● What is expected:
Repeat exactly the lines from the one containing "New Zealand, site EFH_HCAMB08, 2019-10-19" through the last line of the records below, both included, and nothing else.

● Data for review:
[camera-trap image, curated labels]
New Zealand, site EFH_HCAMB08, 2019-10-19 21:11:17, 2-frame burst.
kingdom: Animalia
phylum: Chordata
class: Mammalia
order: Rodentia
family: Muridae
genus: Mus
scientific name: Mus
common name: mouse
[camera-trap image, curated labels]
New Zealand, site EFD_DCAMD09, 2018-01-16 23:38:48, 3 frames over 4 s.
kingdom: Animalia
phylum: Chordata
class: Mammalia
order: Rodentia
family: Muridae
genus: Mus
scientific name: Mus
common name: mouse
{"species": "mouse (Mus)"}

● Answer space:
New Zealand, site EFH_HCAMB08, 2019-10-19 21:11:17, 2-frame burst.
kingdom: Animalia
phylum: Chordata
class: Mammalia
order: Rodentia
family: Muridae
genus: Mus
scientific name: Mus
common name: mouse
[camera-trap image, curated labels]
New Zealand, site EFD_DCAMD09, 2018-01-16 23:38:48, 3 frames over 4 s.
kingdom: Animalia
phylum: Chordata
class: Mammalia
order: Rodentia
family: Muridae
genus: Mus
scientific name: Mus
common name: mouse
{"species": "mouse (Mus)"}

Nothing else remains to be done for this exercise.